[Instructions to follow]: Please recast the listing below as a JSON list of strings, with one string per line, no blank lines, and the pictures left out.

★ ★ ★ ★

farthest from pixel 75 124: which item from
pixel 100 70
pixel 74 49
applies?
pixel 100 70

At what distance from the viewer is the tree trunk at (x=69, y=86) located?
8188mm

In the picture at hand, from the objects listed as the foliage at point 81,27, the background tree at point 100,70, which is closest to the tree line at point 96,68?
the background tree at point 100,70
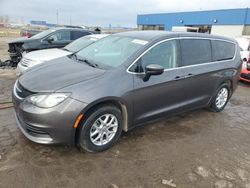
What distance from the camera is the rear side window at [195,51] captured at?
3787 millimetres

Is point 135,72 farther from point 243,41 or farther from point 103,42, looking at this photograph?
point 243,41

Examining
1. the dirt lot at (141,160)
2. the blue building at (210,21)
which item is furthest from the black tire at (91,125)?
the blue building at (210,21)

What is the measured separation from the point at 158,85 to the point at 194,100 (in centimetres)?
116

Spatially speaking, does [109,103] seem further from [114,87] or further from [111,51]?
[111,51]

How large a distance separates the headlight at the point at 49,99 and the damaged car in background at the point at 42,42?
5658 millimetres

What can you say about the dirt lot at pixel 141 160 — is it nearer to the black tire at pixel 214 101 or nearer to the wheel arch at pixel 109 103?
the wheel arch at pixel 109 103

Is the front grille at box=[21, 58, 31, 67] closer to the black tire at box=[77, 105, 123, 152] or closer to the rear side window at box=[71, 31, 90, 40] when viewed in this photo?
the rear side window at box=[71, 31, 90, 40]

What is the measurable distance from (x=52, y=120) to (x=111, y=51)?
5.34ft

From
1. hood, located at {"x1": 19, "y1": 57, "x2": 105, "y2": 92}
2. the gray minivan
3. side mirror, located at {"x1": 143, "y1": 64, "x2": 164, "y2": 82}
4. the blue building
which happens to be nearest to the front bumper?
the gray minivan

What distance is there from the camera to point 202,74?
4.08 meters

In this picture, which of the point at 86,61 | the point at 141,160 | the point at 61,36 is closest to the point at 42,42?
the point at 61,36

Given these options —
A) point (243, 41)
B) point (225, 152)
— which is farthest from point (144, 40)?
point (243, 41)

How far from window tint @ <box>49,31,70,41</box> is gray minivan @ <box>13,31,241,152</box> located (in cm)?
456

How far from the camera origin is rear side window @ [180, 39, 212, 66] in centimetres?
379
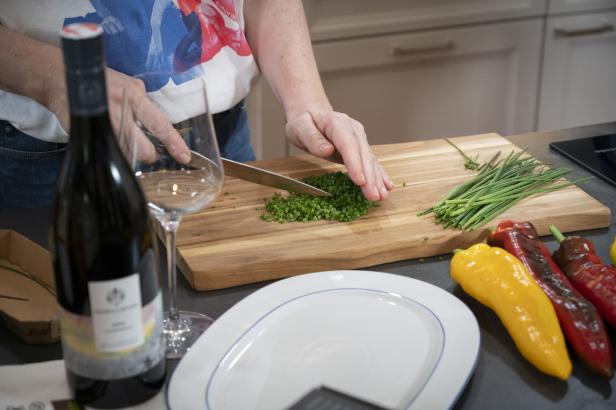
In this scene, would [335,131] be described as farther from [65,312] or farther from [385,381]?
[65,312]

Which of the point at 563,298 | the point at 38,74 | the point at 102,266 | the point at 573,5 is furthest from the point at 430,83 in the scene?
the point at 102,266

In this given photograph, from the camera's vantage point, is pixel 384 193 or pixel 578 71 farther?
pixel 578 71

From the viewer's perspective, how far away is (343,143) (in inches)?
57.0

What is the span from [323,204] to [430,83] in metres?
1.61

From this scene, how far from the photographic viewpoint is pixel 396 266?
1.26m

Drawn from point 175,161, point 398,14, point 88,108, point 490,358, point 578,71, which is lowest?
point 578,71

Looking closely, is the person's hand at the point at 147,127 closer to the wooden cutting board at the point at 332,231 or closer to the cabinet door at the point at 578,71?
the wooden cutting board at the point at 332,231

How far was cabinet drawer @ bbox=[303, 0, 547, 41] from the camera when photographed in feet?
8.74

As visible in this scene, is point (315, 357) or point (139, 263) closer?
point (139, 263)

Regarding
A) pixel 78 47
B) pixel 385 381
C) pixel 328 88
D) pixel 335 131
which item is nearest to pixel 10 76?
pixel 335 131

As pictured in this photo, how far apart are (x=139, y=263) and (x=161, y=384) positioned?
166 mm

★ ★ ★ ★

[Result below]:
[
  "farthest from pixel 75 124: which item from",
  "pixel 100 70",
  "pixel 74 49",
  "applies?",
  "pixel 100 70",
  "At what distance from the viewer is the tree trunk at (x=69, y=86) located?",
  "8188mm",
  "In the picture at hand, from the objects listed as the foliage at point 81,27, the background tree at point 100,70, which is closest to the tree line at point 96,68?",
  "the background tree at point 100,70",
  "What distance from the camera is the rear side window at [195,51] captured at?",
  "3787 millimetres",
  "Is point 135,72 farther from point 243,41 or farther from point 103,42, looking at this photograph?",
  "point 243,41",
  "Examining",
  "1. the dirt lot at (141,160)",
  "2. the blue building at (210,21)",
  "which item is furthest from the black tire at (91,125)?",
  "the blue building at (210,21)",
  "What is the measured separation from the point at 158,85 to the point at 194,100 (in centimetres)?",
  "116",
  "Spatially speaking, does [109,103] seem further from [114,87] or further from [111,51]?",
  "[111,51]",
  "How large a distance separates the headlight at the point at 49,99 and the damaged car in background at the point at 42,42?",
  "5658 millimetres",
  "What can you say about the dirt lot at pixel 141 160 — is it nearer to the black tire at pixel 214 101 or nearer to the wheel arch at pixel 109 103?",
  "the wheel arch at pixel 109 103",
  "Is the front grille at box=[21, 58, 31, 67] closer to the black tire at box=[77, 105, 123, 152] or closer to the rear side window at box=[71, 31, 90, 40] when viewed in this photo?",
  "the rear side window at box=[71, 31, 90, 40]",
  "What is the measurable distance from (x=52, y=120) to (x=111, y=51)?",
  "5.34ft",
  "From",
  "1. hood, located at {\"x1\": 19, \"y1\": 57, \"x2\": 105, \"y2\": 92}",
  "2. the gray minivan",
  "3. side mirror, located at {\"x1\": 143, \"y1\": 64, \"x2\": 164, \"y2\": 82}",
  "4. the blue building",
  "which happens to be nearest to the front bumper?",
  "the gray minivan",
  "What distance is there from the camera to point 202,74?",
  "4.08 meters",
  "In this picture, which of the point at 86,61 | the point at 141,160 | the point at 61,36 is closest to the point at 42,42?",
  "the point at 61,36",
  "Given these options —",
  "A) point (243, 41)",
  "B) point (225, 152)",
  "— which is farthest from point (144, 40)?",
  "point (243, 41)",
  "How far from window tint @ <box>49,31,70,41</box> is gray minivan @ <box>13,31,241,152</box> located (in cm)?",
  "456",
  "How far from the camera origin is rear side window @ [180, 39, 212, 66] in centimetres?",
  "379",
  "In this scene, would [335,131] be described as farther from [65,312] or farther from [385,381]?",
  "[65,312]",
  "Which of the point at 563,298 | the point at 38,74 | the point at 102,266 | the point at 573,5 is furthest from the point at 430,83 in the scene?",
  "the point at 102,266",
  "In this given photograph, from the camera's vantage point, is pixel 384 193 or pixel 578 71 farther?",
  "pixel 578 71",
  "From the viewer's perspective, how far away is (343,143) (in inches)?",
  "57.0",
  "What is the span from [323,204] to [430,83] in metres?",
  "1.61",
  "From this scene, how far from the photographic viewpoint is pixel 396 266?",
  "1.26m",
  "Drawn from point 175,161, point 398,14, point 88,108, point 490,358, point 578,71, which is lowest?",
  "point 578,71",
  "Looking closely, is the person's hand at the point at 147,127 closer to the wooden cutting board at the point at 332,231 or closer to the cabinet door at the point at 578,71?",
  "the wooden cutting board at the point at 332,231",
  "How far was cabinet drawer @ bbox=[303, 0, 547, 41] from the camera when photographed in feet?",
  "8.74",
  "As visible in this scene, is point (315, 357) or point (139, 263) closer?",
  "point (139, 263)",
  "Regarding",
  "A) pixel 78 47",
  "B) pixel 385 381",
  "C) pixel 328 88",
  "D) pixel 335 131",
  "which item is nearest to pixel 10 76?",
  "pixel 335 131",
  "As pictured in this photo, how far apart are (x=139, y=263) and (x=161, y=384) positioned?",
  "166 mm"
]